--- WHAT IS NEEDED ---
Only an exact repetition of the lines from the one holding "Tw3 strawberries" to the end of the data is wanted, with pictures left out.

═══ PROVIDED INFORMATION

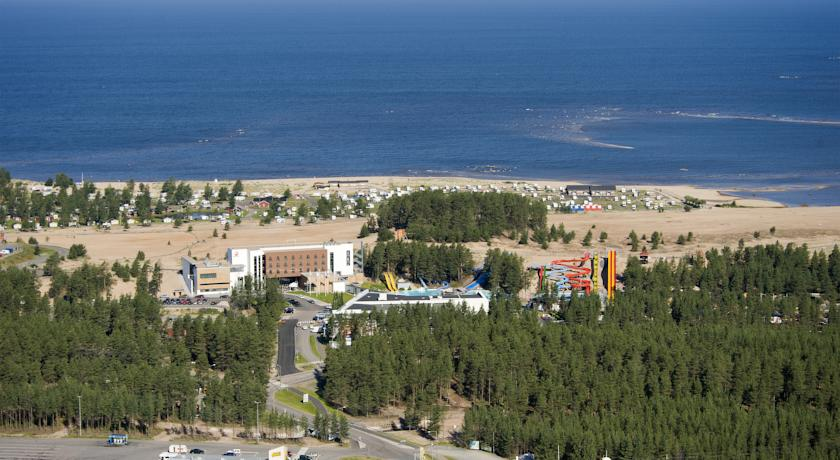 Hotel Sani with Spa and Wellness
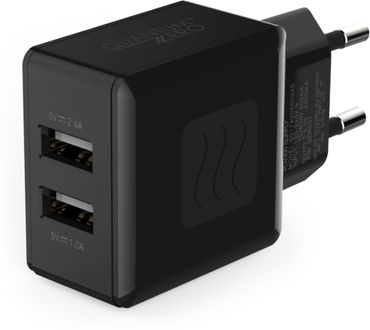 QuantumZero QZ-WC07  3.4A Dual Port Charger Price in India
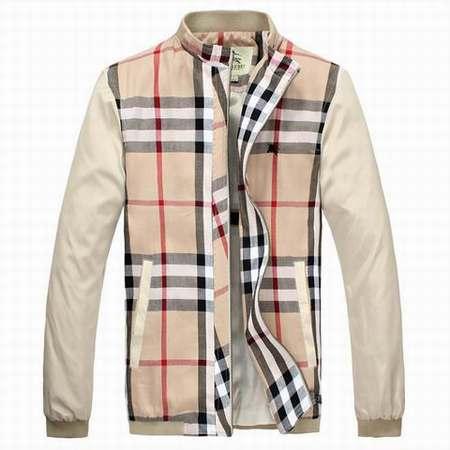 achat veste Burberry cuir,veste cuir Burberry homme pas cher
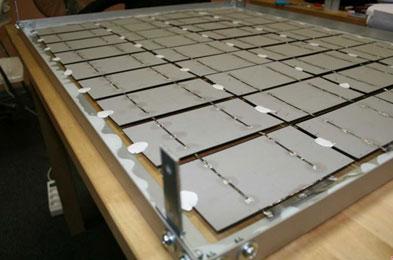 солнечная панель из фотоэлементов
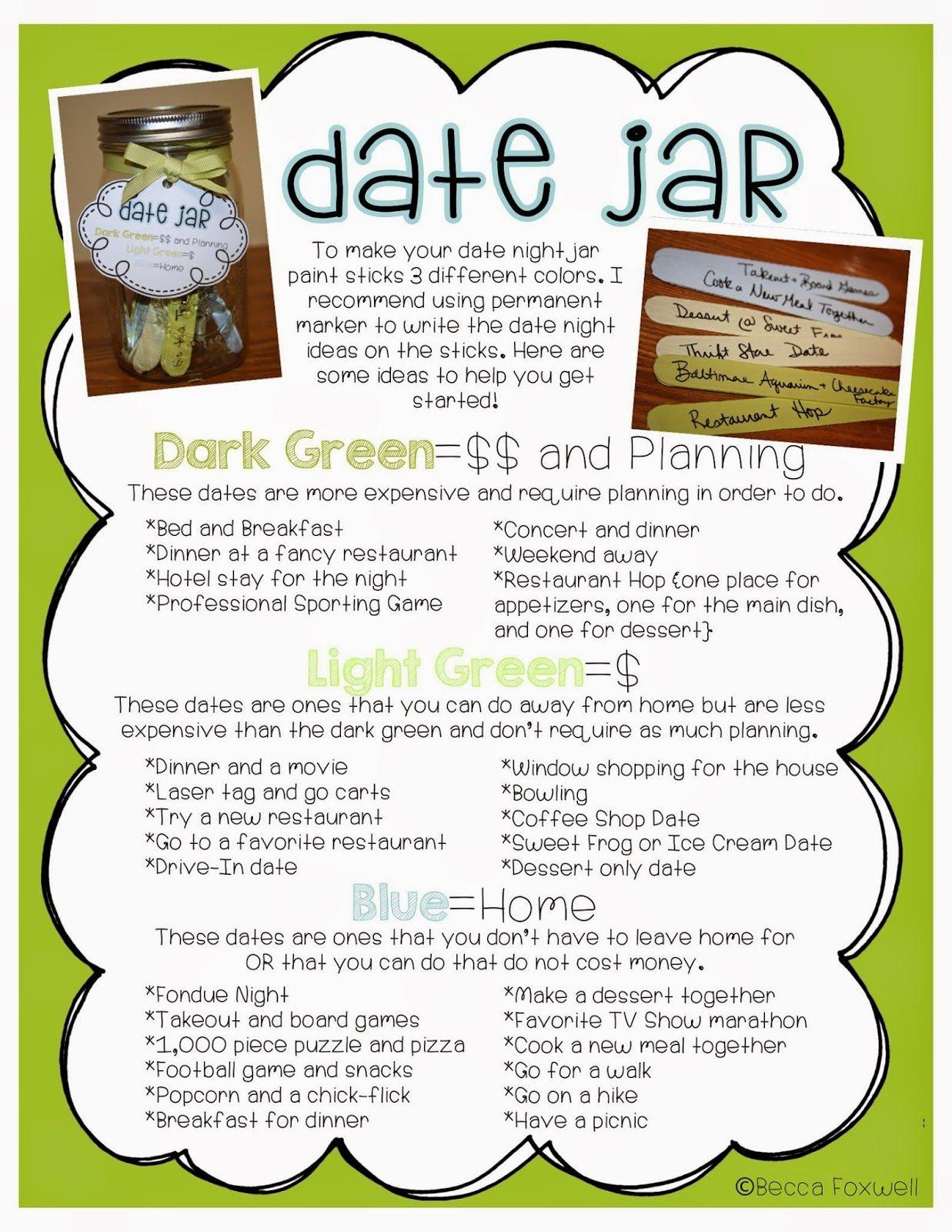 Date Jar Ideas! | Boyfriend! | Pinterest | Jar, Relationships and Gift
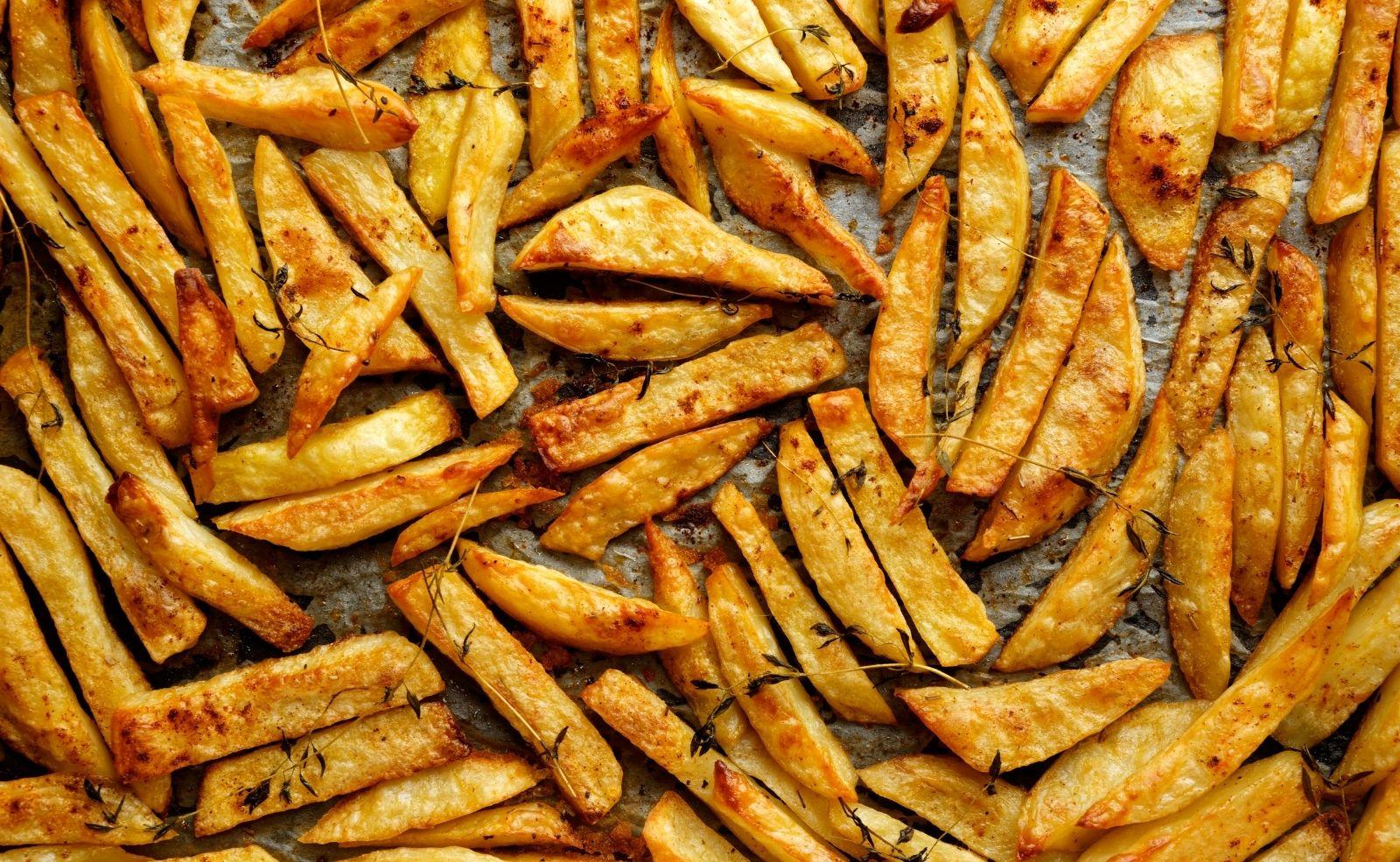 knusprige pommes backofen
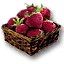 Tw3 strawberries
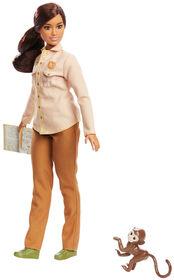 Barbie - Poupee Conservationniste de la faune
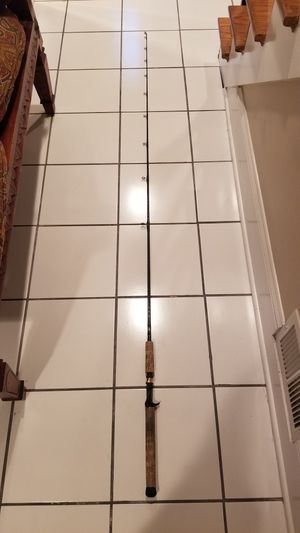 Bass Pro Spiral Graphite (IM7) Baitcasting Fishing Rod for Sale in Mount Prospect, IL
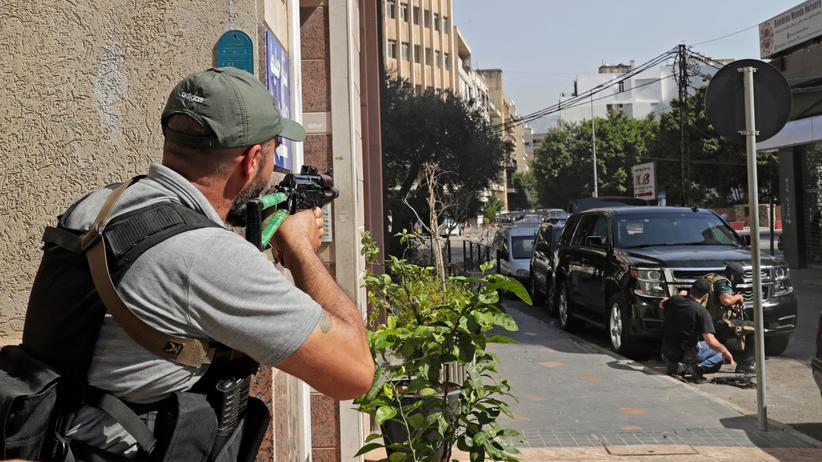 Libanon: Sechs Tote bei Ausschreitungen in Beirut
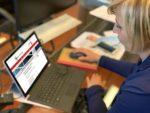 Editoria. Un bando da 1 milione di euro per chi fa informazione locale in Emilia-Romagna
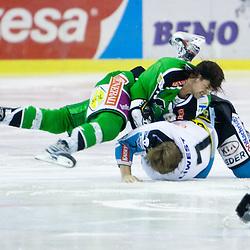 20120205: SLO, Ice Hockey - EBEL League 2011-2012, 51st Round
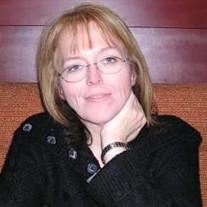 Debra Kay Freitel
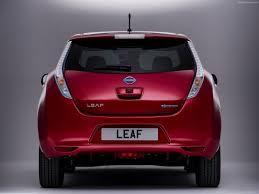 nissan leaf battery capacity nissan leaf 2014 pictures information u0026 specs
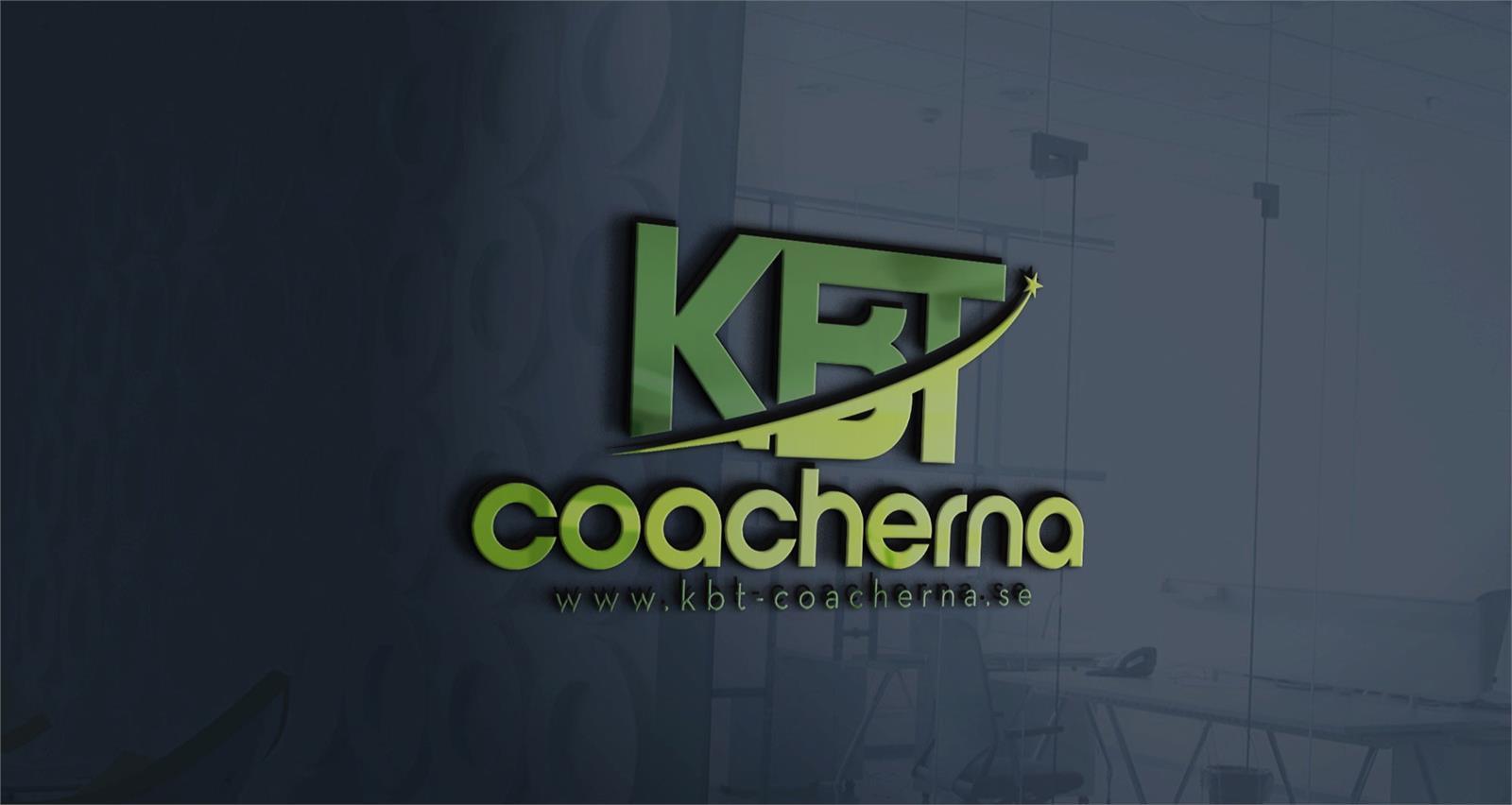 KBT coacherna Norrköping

══════

--- THE ANSWER ---
 Tw3 strawberries
 Barbie - Poupee Conservationniste de la faune
 Bass Pro Spiral Graphite (IM7) Baitcasting Fishing Rod for Sale in Mount Prospect, IL
 Libanon: Sechs Tote bei Ausschreitungen in Beirut
 Editoria. Un bando da 1 milione di euro per chi fa informazione locale in Emilia-Romagna
 20120205: SLO, Ice Hockey - EBEL League 2011-2012, 51st Round
 Debra Kay Freitel
 nissan leaf battery capacity nissan leaf 2014 pictures information u0026 specs
 KBT coacherna Norrköping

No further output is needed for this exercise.